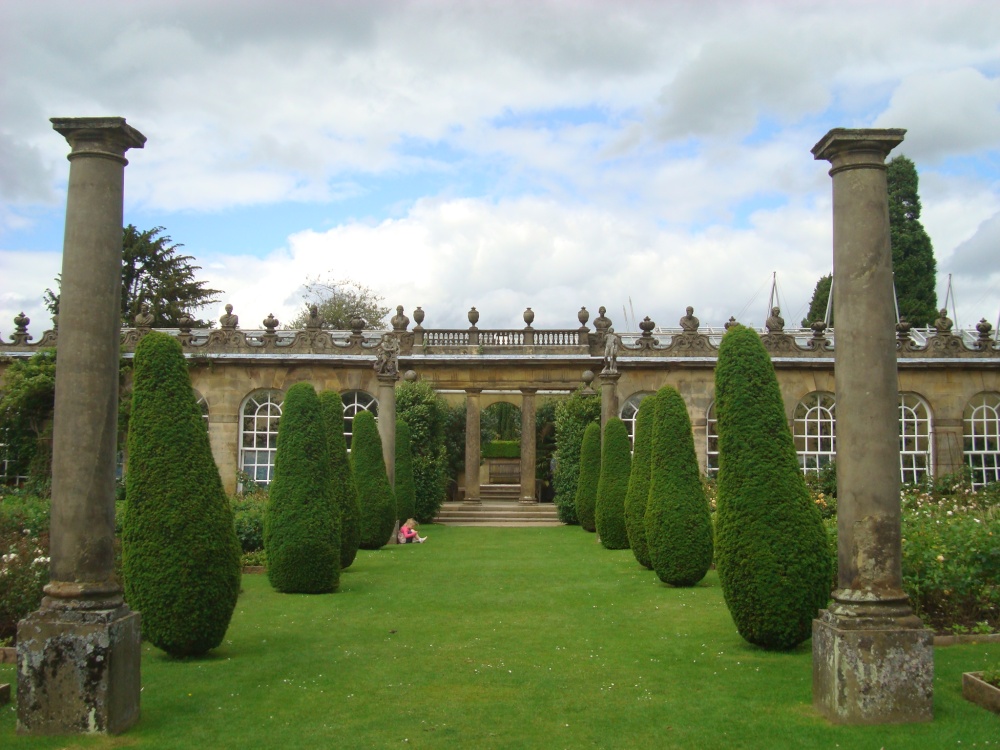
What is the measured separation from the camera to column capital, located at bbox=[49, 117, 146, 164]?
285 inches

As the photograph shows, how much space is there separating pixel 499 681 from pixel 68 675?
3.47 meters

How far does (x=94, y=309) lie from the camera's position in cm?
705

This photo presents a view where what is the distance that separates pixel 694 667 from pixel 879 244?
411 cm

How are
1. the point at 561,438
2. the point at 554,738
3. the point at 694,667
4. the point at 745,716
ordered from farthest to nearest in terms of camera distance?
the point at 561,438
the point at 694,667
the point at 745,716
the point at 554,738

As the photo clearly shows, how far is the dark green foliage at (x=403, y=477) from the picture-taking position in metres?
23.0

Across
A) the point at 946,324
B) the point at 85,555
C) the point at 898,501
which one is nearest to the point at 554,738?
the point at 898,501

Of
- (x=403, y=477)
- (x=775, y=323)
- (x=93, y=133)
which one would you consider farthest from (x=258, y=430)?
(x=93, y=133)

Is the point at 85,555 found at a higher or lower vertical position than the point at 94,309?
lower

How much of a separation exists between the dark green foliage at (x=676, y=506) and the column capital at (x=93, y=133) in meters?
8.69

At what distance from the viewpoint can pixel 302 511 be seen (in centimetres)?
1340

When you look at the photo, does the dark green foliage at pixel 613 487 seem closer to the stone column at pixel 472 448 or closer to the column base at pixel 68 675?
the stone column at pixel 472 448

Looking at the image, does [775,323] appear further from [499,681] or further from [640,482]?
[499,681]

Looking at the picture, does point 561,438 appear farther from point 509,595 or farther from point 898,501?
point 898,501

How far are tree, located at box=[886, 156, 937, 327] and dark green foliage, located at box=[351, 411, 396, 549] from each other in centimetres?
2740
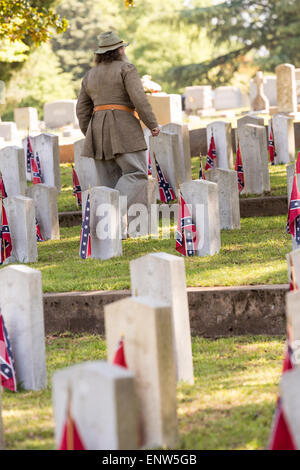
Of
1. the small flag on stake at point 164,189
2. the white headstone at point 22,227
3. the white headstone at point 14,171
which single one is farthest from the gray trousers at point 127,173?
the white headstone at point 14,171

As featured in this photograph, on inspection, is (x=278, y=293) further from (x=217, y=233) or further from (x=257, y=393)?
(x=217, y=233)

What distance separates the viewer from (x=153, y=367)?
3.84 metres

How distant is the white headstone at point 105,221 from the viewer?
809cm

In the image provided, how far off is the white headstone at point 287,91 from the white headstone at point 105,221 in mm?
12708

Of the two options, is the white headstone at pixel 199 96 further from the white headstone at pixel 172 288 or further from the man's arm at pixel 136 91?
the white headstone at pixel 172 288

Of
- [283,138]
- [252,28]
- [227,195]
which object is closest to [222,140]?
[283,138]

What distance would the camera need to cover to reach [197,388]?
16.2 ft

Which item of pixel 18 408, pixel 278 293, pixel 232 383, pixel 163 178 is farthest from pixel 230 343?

---*---

Directions:
Pull out every line in the listing above that contains the word "much", copying each one in full.

Written answer:
As the photograph shows, how much space is there separating pixel 499 681 from pixel 68 675?
How much of a separation exists between the dark green foliage at (x=676, y=506) and the column capital at (x=93, y=133) in meters?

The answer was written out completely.